By Tim Binnall
An Oklahoma lawmaker’s audacious idea to create a Sasquatch hunting season in the state has transformed into a literal Bigfoot bounty that promises over $2 million to the first person to capture the legendary creature alive. State Representative Justin Humphrey sparked worldwide headlines back in January when he introduced the controversial legislation calling for the Oklahoma Wildlife Conservation Division to issue permits for people to hunt the famed cryptid. Despite all the publicity or perhaps because of it, the bill ultimately got bogged down in bureaucracy and never made it to the Oklahoma House floor for a vote. Be that as it may, Humphrey is undeterred and has come up with a clever way to both further the concept and raise the stakes considerably.
As he explained to a local media outlet, the lawmaker learned of a legal loophole, of sorts, that would apparently allow him to bypass legislation and, instead, simply enlist the state’s tourism department to issue ‘tracking permits’ for Bigfoot under the proviso that the holder of the license understood that they were not allowed to kill or harm the creature. However, should they manage to capture a Sasquatch, the individual would stand to reap a hefty reward. According to Humphrey, his originally envisioned $25,000 prize for the creature has now ballooned to a whopping $2.1 million Bigfoot bounty thanks to pledges from a local business and a film production company.

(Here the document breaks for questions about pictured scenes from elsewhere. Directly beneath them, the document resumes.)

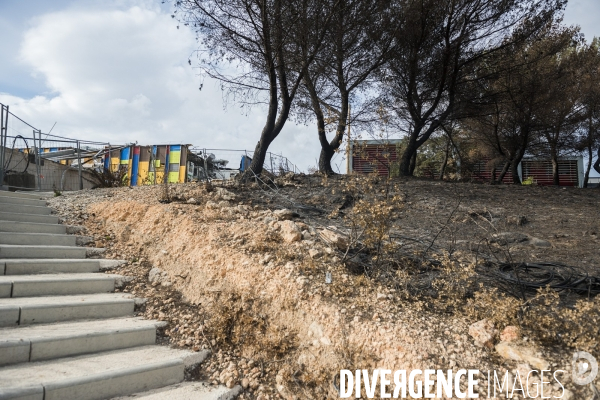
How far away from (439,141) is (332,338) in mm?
15393

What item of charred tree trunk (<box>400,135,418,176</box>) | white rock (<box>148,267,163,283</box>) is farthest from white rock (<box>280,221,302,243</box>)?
charred tree trunk (<box>400,135,418,176</box>)

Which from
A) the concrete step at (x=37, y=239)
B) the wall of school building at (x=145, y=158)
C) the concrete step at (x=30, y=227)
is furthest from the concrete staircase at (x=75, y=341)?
the wall of school building at (x=145, y=158)

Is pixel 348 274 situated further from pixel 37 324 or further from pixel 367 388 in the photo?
pixel 37 324

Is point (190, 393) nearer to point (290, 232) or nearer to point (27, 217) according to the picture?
point (290, 232)

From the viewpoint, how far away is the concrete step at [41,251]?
182 inches

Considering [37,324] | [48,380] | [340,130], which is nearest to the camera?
[48,380]

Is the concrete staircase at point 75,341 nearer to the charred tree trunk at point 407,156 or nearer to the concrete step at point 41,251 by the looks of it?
the concrete step at point 41,251

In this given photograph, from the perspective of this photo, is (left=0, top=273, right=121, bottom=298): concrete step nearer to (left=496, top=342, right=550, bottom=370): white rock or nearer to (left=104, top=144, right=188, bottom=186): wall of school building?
(left=496, top=342, right=550, bottom=370): white rock

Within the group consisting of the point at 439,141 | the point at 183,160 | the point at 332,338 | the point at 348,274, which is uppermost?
the point at 439,141

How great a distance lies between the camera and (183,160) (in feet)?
46.0

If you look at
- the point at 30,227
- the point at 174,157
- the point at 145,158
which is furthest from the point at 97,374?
the point at 145,158

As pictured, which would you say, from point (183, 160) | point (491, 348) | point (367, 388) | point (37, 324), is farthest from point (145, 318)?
point (183, 160)

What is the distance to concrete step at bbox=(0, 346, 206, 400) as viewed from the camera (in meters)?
2.70

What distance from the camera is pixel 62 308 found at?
3.70 metres
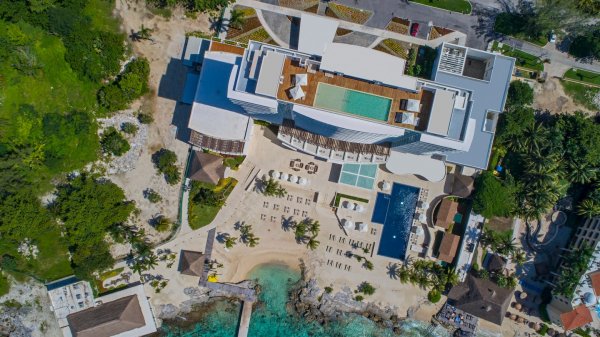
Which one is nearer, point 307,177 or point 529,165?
point 529,165

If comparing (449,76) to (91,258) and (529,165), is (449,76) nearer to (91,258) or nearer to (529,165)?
(529,165)

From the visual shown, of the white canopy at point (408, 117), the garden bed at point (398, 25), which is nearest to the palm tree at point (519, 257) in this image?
the white canopy at point (408, 117)

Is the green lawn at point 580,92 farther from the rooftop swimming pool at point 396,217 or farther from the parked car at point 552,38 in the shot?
the rooftop swimming pool at point 396,217

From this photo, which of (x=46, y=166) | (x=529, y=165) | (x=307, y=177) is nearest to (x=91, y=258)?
(x=46, y=166)

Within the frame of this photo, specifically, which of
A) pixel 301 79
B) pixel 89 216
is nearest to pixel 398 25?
pixel 301 79

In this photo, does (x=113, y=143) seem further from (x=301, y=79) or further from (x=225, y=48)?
(x=301, y=79)

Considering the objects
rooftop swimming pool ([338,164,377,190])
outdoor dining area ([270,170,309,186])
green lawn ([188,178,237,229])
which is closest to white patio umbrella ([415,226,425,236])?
rooftop swimming pool ([338,164,377,190])

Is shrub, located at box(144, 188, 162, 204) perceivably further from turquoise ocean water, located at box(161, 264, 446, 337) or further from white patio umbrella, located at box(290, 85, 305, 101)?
white patio umbrella, located at box(290, 85, 305, 101)
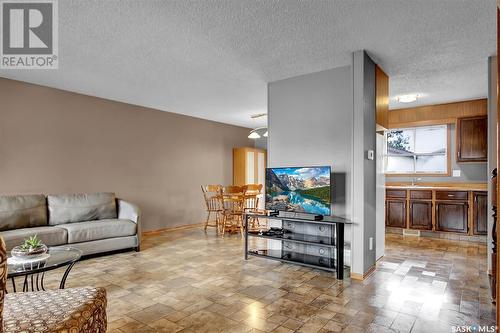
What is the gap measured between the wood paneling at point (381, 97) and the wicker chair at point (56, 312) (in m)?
3.57

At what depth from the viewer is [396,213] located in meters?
5.77

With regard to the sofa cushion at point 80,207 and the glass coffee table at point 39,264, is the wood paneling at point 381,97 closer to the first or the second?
the glass coffee table at point 39,264

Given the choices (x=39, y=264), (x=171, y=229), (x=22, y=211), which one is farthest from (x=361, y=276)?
(x=22, y=211)

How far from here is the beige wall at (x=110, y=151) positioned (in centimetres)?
421

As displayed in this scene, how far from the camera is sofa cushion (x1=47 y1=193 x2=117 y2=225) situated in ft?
13.9

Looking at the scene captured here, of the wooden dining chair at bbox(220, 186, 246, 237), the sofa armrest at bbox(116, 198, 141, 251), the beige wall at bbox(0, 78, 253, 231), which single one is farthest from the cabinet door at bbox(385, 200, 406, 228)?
the sofa armrest at bbox(116, 198, 141, 251)

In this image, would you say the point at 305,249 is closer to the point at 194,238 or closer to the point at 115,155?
the point at 194,238

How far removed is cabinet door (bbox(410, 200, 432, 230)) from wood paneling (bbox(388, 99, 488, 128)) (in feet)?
5.27

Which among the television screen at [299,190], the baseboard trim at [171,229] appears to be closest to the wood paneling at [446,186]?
the television screen at [299,190]

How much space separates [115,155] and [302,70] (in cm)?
364

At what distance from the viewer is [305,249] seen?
398cm

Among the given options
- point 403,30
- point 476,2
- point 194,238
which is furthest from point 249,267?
point 476,2

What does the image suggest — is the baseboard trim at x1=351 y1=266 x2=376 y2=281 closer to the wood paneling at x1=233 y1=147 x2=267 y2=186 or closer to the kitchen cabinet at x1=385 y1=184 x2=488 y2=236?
the kitchen cabinet at x1=385 y1=184 x2=488 y2=236

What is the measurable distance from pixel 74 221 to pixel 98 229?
1.81ft
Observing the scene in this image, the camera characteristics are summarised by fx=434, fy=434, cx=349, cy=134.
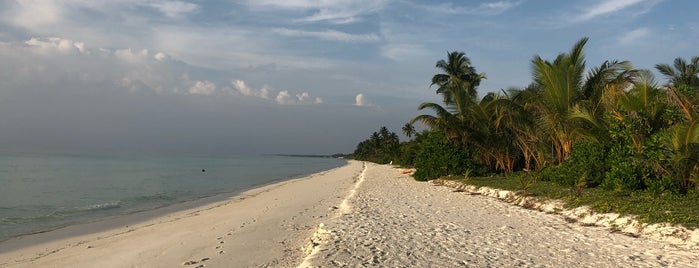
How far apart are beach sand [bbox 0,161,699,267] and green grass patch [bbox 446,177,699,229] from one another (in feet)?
2.52

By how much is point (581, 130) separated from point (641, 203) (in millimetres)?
4703

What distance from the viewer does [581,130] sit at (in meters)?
12.9

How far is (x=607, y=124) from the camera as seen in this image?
40.7ft

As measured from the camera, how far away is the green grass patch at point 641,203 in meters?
7.15

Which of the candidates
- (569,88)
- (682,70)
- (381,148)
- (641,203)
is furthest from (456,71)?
(381,148)

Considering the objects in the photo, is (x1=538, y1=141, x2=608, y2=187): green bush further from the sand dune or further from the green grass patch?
the sand dune

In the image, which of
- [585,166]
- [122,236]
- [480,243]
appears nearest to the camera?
[480,243]

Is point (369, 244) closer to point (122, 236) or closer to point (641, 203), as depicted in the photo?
point (122, 236)

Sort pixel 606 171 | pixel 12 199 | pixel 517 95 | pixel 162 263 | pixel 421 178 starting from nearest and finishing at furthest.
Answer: pixel 162 263
pixel 606 171
pixel 12 199
pixel 517 95
pixel 421 178

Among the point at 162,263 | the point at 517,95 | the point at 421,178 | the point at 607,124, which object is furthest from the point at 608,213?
the point at 421,178

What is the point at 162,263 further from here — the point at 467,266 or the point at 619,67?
the point at 619,67

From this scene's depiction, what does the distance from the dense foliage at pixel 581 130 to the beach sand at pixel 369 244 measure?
305cm

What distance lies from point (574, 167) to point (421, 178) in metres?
9.51

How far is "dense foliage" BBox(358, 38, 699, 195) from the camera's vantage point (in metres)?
9.88
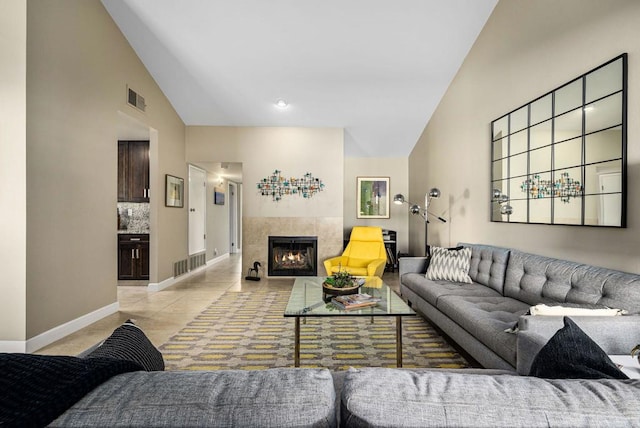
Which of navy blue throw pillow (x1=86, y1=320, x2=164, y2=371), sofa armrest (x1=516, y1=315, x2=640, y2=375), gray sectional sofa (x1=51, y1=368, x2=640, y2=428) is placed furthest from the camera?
sofa armrest (x1=516, y1=315, x2=640, y2=375)

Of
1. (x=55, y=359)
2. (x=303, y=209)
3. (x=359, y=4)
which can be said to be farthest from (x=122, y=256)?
(x=55, y=359)

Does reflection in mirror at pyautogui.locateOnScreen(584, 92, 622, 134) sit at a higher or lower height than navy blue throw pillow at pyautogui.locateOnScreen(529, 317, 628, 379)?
higher

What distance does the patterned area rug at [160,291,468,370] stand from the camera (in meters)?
2.65

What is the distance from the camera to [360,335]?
3.25 meters

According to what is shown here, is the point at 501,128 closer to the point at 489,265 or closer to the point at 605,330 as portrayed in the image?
the point at 489,265

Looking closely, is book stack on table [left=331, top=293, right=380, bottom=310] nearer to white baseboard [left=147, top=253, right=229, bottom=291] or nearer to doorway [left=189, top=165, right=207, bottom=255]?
white baseboard [left=147, top=253, right=229, bottom=291]

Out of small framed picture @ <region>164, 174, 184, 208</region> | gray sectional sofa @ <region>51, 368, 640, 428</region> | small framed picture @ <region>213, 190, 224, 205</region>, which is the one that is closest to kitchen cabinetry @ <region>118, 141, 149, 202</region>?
small framed picture @ <region>164, 174, 184, 208</region>

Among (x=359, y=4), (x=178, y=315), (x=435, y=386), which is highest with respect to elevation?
(x=359, y=4)

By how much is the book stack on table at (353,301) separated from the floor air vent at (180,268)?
378 centimetres

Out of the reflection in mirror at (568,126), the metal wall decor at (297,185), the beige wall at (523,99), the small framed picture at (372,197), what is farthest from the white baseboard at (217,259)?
the reflection in mirror at (568,126)

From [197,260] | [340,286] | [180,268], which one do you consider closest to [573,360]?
[340,286]

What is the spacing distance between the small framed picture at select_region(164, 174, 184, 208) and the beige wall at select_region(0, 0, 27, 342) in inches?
98.8

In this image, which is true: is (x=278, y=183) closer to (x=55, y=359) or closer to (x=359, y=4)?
(x=359, y=4)

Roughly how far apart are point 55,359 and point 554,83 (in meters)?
3.67
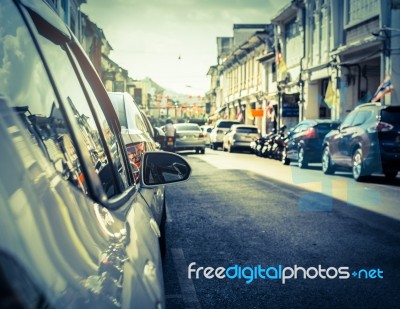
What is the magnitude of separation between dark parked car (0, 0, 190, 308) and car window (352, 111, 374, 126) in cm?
1100

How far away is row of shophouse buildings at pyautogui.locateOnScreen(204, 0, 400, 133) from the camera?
19839 millimetres

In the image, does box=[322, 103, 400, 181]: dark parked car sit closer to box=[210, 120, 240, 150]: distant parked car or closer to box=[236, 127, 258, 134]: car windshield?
box=[236, 127, 258, 134]: car windshield

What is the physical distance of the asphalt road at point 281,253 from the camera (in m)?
3.77

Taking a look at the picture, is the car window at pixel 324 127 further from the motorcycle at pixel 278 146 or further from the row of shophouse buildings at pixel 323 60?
the motorcycle at pixel 278 146

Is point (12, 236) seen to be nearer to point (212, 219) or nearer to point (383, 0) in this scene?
point (212, 219)

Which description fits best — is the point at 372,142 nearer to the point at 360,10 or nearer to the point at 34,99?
the point at 34,99

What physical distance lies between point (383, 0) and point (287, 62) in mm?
14137

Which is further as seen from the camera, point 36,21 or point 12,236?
point 36,21

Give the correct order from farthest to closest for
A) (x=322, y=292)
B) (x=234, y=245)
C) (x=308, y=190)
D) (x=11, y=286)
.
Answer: (x=308, y=190) → (x=234, y=245) → (x=322, y=292) → (x=11, y=286)

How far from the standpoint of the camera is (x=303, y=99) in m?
29.9

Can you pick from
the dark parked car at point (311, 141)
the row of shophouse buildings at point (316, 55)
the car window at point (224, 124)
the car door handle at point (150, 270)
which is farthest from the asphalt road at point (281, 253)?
the car window at point (224, 124)

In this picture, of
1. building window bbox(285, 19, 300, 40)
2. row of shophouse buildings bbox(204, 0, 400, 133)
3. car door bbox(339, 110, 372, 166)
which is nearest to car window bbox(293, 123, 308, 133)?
row of shophouse buildings bbox(204, 0, 400, 133)

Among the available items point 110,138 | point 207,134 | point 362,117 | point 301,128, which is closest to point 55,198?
point 110,138

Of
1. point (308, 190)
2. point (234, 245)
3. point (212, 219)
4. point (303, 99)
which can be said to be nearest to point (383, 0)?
point (303, 99)
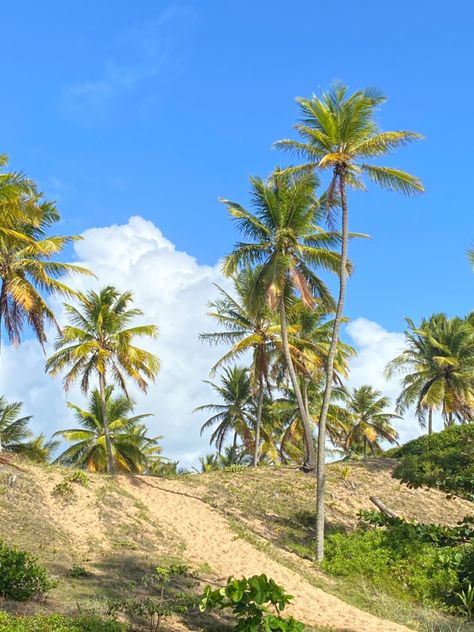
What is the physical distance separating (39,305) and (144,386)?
703cm

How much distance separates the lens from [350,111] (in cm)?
2002

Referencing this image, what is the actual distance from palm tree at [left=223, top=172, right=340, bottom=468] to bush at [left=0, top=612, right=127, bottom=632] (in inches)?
582

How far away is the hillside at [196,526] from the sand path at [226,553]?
0.11 ft

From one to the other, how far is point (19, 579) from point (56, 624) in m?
1.82

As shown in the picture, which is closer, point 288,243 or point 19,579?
point 19,579

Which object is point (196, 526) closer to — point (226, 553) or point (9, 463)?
point (226, 553)

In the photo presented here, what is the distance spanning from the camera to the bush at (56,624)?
25.9 feet

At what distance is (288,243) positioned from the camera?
2381 centimetres

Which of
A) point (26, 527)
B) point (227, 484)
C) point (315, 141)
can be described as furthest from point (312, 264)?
point (26, 527)

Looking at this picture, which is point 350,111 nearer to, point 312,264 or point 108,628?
point 312,264

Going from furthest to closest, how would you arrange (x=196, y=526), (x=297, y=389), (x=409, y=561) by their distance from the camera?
(x=297, y=389) → (x=196, y=526) → (x=409, y=561)

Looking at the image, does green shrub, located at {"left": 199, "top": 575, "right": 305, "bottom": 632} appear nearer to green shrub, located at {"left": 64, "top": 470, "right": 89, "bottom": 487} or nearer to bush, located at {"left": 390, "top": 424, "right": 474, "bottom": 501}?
bush, located at {"left": 390, "top": 424, "right": 474, "bottom": 501}

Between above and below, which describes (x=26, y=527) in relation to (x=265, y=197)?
below

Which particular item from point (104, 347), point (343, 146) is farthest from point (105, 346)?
point (343, 146)
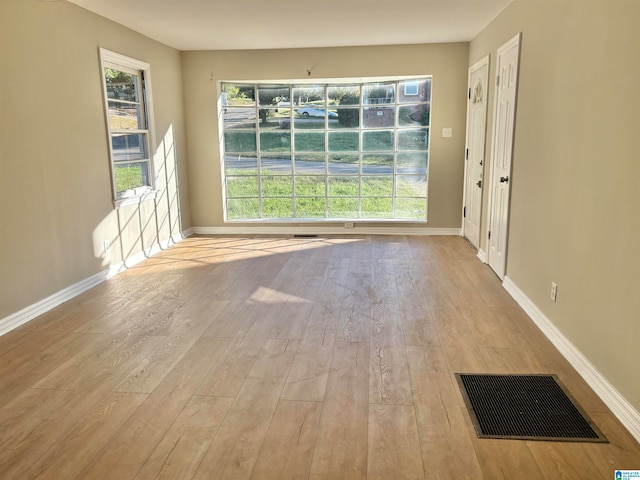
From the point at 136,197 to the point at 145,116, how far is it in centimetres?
102

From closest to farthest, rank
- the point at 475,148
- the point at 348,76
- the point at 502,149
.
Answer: the point at 502,149
the point at 475,148
the point at 348,76

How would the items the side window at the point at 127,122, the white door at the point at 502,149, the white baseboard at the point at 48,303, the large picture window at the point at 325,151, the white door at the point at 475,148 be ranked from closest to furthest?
the white baseboard at the point at 48,303, the white door at the point at 502,149, the side window at the point at 127,122, the white door at the point at 475,148, the large picture window at the point at 325,151

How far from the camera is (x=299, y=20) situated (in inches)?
192

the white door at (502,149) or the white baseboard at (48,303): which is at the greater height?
the white door at (502,149)

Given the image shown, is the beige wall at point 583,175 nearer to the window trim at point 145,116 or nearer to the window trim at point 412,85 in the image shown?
the window trim at point 412,85

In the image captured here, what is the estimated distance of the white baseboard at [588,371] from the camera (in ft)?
7.33

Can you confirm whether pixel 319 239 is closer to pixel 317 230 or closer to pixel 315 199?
pixel 317 230

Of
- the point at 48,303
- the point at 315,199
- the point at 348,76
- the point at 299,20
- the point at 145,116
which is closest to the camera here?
the point at 48,303

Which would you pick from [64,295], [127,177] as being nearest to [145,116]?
[127,177]

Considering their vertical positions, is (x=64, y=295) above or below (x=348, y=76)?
below

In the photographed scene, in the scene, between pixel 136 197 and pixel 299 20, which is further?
pixel 136 197

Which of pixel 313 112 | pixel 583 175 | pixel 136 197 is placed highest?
pixel 313 112

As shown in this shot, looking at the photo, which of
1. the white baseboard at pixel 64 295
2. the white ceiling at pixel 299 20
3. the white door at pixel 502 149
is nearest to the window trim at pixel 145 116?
the white ceiling at pixel 299 20

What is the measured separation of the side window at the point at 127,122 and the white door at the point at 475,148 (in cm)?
386
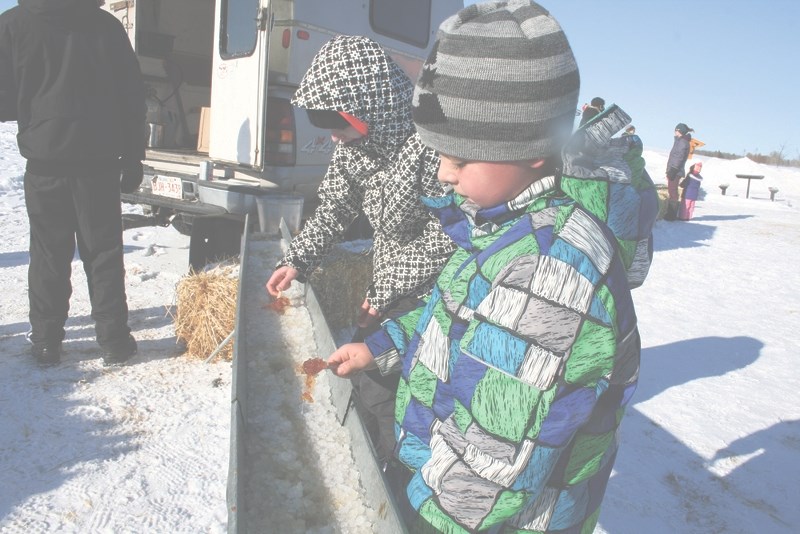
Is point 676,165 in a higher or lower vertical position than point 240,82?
lower

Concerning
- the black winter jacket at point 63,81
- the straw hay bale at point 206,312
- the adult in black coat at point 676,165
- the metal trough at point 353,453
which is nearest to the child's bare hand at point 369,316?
the metal trough at point 353,453

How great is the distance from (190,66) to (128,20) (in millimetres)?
2241

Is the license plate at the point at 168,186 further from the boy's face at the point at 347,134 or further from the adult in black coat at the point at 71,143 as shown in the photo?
the boy's face at the point at 347,134

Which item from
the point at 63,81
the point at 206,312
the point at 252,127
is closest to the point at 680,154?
the point at 252,127

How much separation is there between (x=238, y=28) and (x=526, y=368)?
15.1 feet

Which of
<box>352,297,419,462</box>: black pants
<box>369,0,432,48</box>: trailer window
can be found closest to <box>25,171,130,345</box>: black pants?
<box>352,297,419,462</box>: black pants

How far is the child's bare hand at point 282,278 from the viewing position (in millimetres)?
2344

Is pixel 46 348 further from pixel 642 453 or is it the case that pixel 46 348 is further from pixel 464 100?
pixel 642 453

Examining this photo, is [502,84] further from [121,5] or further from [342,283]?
[121,5]

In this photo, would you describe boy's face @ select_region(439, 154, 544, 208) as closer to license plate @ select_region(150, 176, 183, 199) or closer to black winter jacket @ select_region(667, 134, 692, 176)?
license plate @ select_region(150, 176, 183, 199)

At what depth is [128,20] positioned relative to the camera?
627cm

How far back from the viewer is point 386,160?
217 centimetres

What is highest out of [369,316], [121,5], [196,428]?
[121,5]

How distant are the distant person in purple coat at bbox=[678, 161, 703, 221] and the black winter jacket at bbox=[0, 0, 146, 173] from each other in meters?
12.0
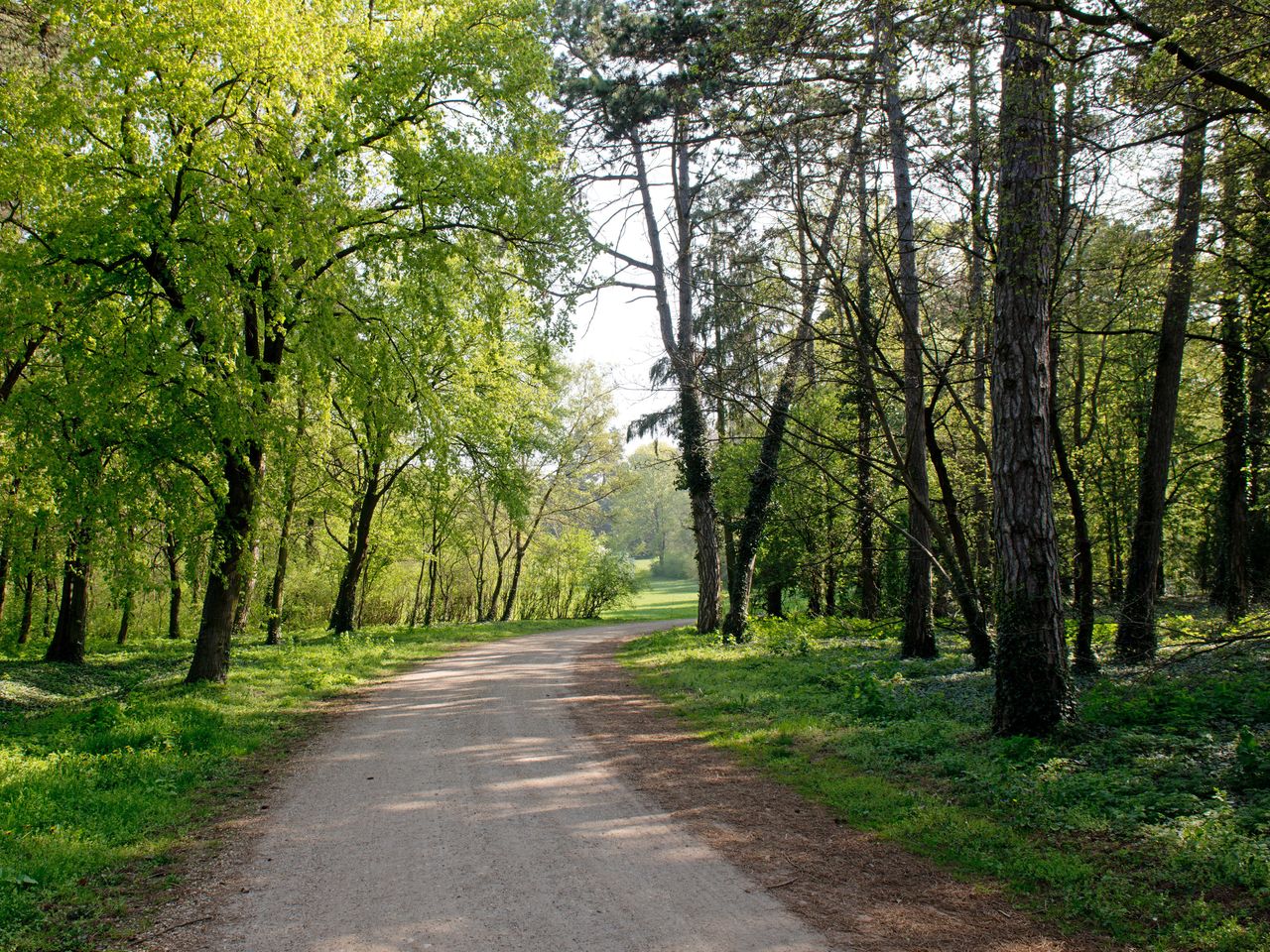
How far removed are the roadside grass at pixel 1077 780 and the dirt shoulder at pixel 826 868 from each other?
0.23 meters

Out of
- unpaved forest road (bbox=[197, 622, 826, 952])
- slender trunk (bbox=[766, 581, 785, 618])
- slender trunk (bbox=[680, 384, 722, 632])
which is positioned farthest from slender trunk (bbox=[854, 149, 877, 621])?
unpaved forest road (bbox=[197, 622, 826, 952])

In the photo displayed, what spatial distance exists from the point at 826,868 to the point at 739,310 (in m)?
10.4

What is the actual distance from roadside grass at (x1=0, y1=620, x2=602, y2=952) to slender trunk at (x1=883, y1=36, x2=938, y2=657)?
8.14m

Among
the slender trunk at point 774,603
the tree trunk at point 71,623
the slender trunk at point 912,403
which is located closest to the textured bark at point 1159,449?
the slender trunk at point 912,403

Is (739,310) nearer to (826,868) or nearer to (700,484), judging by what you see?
(700,484)

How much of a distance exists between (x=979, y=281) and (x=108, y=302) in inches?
472

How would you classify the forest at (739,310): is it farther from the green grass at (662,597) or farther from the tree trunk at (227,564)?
the green grass at (662,597)

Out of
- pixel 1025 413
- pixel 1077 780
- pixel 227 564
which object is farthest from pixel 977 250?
pixel 227 564

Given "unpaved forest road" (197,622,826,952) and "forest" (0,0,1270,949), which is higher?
"forest" (0,0,1270,949)

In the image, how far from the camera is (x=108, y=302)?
987 cm

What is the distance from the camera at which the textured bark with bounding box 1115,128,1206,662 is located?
33.3ft

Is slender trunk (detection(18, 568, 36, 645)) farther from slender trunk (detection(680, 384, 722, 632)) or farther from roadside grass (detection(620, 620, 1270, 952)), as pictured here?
roadside grass (detection(620, 620, 1270, 952))

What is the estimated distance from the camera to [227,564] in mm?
11648

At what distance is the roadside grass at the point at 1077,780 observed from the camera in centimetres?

To his credit, the lawmaker’s initial legislation expressly forbids killing a Bigfoot, but that detail was largely lost in the furor which erupted when he introduced the resolution. Be that as it may, it would appear that the matter of establishing a Bigfoot hunting season seems to have been settled as Humphrey hopes to move ahead with the plan under the auspices of the tourism office and intends to work with them to come up with specific rules for what he’s taken to calling the state’s ‘Sasquatch Quest.’ While those who do not believe in Bigfoot will undoubtedly see the lawmaker’s idea as a rather silly endeavor, if they are correct that the cryptid is not real, perhaps Humphrey ought to be doubly credited for generating what he hopes will be a significant amount of revenue for the state out of nothing but thin air.